Durch den Monat mit Sibel Arslan (Teil 1): Wann ist etwas ein Erfolg?

Nr. 5 –

Die Basler Nationalrätin Sibel Arslan über langwierige Anliegen, fordernde MigrantInnen und Kurkumasetzlinge auf dem Balkon.

Sibel Arslan: «Als linke Politikerin muss man sich dar­an gewöhnen, regelmässig zu verlieren. Trotzdem habe ich das Gefühl, zumindest schrittweise weiterzukommen.»

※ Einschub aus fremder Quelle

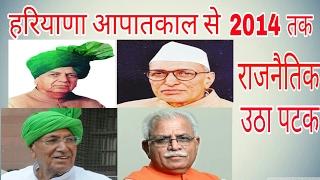 download lagu Haryana History In Hindi gratis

WOZ: Frau Arslan, genau in der Woche, in der sich die Einführung des Frauenstimmrechts zum 50. Mal jährt, nimmt die Ständeratskommission Ihren Vorstoss zum Stimmrechtsalter sechzehn an. Ein Zufall?
Sibel Arslan: Ja. Ein noch grösserer Zufall ist, dass dieser für die Demokratie so wichtige Beschluss fast auf den gleichen Tag fällt, an dem vor 62 Jahren die Einführung des Frauenstimmrechts zum ersten Mal an der Urne gescheitert ist.

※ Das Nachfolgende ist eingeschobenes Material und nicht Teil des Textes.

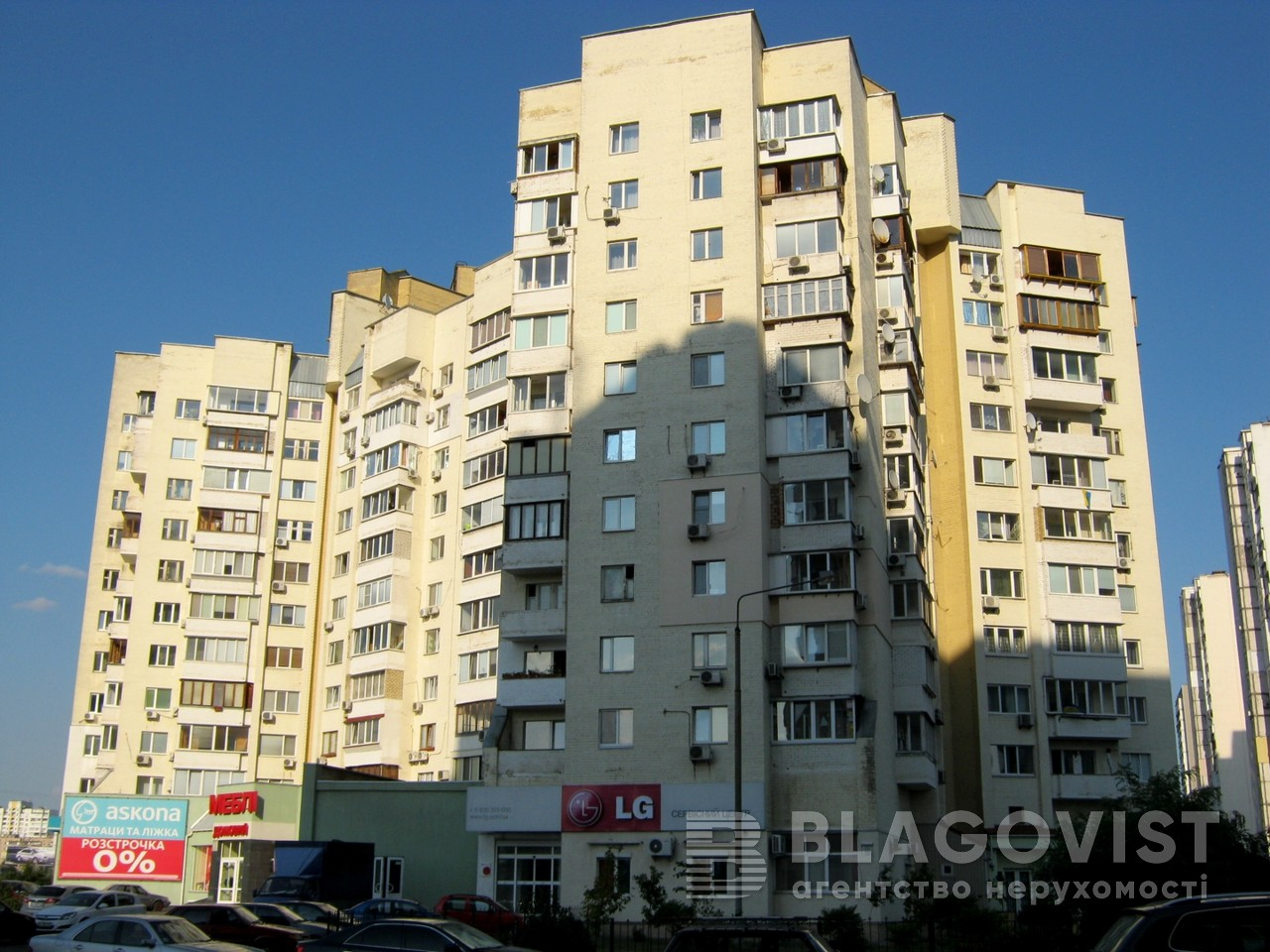 Квартира Z-597718, Бажана Миколи просп., 30, Київ - Фото 2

Also zugleich ein historisches und für Sie günstiges Datum, denn es scheint bisher Ihr grösster Erfolg auf parlamentarischer Ebene zu sein.
Wann ist denn etwas ein Erfolg?

Was finden Sie?
Hatte der Bundesrat beispielsweise Erfolg mit der Art und Weise, wie er die Konzernverantwortungsinitiative verhindert hat?

Justizministerin Karin Keller-Sutter ist bestimmt dieser Meinung.
Ich halte es stattdessen für einen Erfolg, dass die Linke für dieses Thema eine so breite Zustimmung in der Bevölkerung erreichte. Natürlich haben wir die Abstimmung nicht gewonnen, und klar hätte ich mir ein anderes Resultat gewünscht. Aber wenn man sich die Zusammensetzung des Bundesparlaments anschaut, muss man sich als linke Politikerin daran gewöhnen, regelmässig zu verlieren. Trotzdem habe ich das Gefühl, zumindest schrittweise weiterzukommen. Das ist wie beim Frauenstimmrecht, wo die gleichen Argumente jahrelang wiederholt werden mussten.

Das heisst, prinzipiell lässt sich jede vermeintlich linke Forderung auch in der Schweiz realisieren – es dauert einfach unter Umständen fünfzig bis hundert Jahre länger als anderswo?
Ja, leider. Dafür gibt es unzählige Beispiele. Etwa das der Ehe für alle, die erstmals 1998 von der damaligen Grünen-Nationalrätin Ruth Genner eingebracht wurde. Es dauerte 22 Jahre, bis sich auch die Bürgerlichen mit dem Thema angefreundet hatten und das Anliegen im Parlament eine Mehrheit fand.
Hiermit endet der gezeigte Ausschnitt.